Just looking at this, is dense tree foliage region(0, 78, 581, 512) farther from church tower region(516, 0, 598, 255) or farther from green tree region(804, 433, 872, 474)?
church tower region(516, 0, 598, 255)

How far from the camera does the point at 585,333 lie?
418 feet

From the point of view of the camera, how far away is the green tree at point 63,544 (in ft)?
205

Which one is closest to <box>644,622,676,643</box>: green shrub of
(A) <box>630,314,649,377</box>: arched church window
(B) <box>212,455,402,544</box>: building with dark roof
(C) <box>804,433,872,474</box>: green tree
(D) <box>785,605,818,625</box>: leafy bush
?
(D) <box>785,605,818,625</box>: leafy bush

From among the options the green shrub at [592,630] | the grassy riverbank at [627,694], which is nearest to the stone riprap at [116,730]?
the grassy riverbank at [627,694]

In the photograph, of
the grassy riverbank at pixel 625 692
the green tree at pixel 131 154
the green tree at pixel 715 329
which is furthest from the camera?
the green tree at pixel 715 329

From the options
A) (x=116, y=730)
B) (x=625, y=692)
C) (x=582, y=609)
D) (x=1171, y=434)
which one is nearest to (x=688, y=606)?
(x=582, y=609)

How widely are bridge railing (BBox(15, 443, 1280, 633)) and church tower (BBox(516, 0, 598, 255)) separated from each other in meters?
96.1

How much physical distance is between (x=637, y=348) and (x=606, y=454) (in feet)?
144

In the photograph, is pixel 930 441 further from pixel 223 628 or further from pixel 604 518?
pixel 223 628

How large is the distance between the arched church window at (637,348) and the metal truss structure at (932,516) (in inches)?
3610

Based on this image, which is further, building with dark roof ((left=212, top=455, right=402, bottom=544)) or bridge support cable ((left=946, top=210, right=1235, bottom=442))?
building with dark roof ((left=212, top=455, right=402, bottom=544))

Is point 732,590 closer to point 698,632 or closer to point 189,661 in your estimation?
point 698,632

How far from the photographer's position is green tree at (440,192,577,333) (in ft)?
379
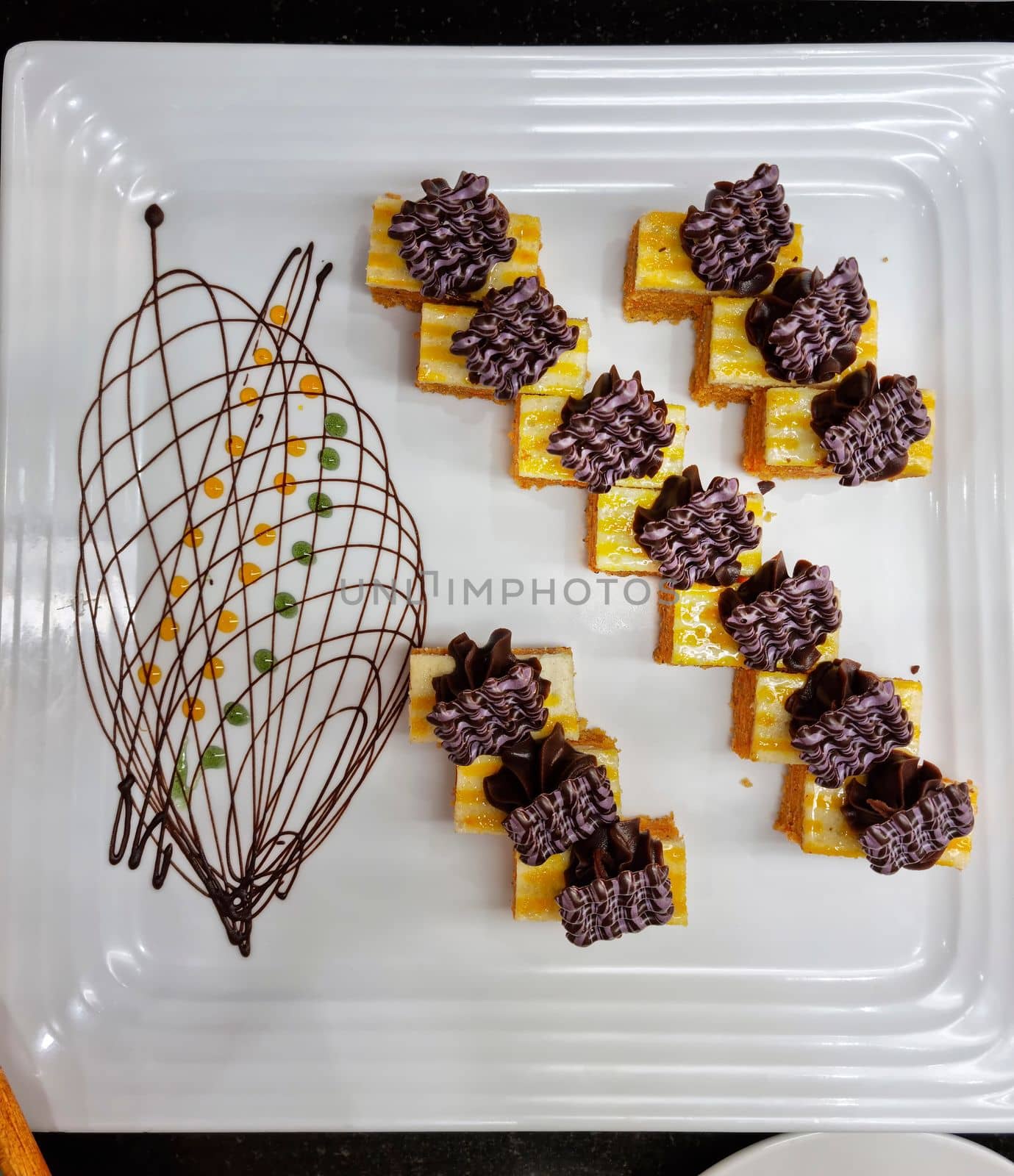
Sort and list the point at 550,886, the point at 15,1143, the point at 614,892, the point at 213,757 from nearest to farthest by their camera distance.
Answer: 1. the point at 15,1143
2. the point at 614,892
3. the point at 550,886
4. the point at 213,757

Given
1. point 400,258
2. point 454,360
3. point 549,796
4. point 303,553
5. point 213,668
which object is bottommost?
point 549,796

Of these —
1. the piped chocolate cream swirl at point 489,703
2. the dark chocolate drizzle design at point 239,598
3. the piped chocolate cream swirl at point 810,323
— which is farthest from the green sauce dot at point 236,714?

※ ※ ※

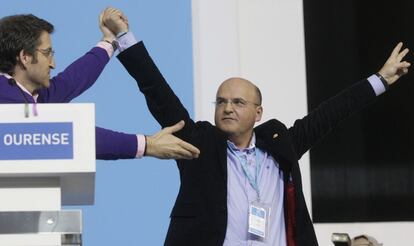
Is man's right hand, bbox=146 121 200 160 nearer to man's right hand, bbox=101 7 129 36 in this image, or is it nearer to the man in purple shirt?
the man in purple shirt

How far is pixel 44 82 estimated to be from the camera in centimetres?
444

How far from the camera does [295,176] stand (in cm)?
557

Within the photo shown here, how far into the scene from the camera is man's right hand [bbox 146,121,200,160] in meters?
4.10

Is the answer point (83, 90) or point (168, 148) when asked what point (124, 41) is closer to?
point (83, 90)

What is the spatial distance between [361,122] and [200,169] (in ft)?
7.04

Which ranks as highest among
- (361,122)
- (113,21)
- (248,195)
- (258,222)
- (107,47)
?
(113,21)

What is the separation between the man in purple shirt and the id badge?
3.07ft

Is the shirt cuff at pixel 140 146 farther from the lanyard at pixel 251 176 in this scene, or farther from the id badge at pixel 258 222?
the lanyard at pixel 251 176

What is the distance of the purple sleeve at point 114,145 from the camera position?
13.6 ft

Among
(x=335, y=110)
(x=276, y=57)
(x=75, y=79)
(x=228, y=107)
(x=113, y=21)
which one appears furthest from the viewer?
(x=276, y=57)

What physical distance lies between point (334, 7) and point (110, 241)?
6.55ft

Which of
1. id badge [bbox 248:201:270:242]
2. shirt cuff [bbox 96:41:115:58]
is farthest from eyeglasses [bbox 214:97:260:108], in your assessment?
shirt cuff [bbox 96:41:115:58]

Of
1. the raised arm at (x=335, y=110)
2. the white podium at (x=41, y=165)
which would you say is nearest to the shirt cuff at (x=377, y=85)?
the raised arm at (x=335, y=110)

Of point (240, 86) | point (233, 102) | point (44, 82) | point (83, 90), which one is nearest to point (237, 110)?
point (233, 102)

※ ※ ※

### Short problem
Pull out every line from the items above that contains the word "building", treating uppercase and lowercase letters as different.

### Problem solution
(B) <box>212,455,402,544</box>: building with dark roof
Based on this image, which is further, building with dark roof ((left=212, top=455, right=402, bottom=544)) or bridge support cable ((left=946, top=210, right=1235, bottom=442))?
building with dark roof ((left=212, top=455, right=402, bottom=544))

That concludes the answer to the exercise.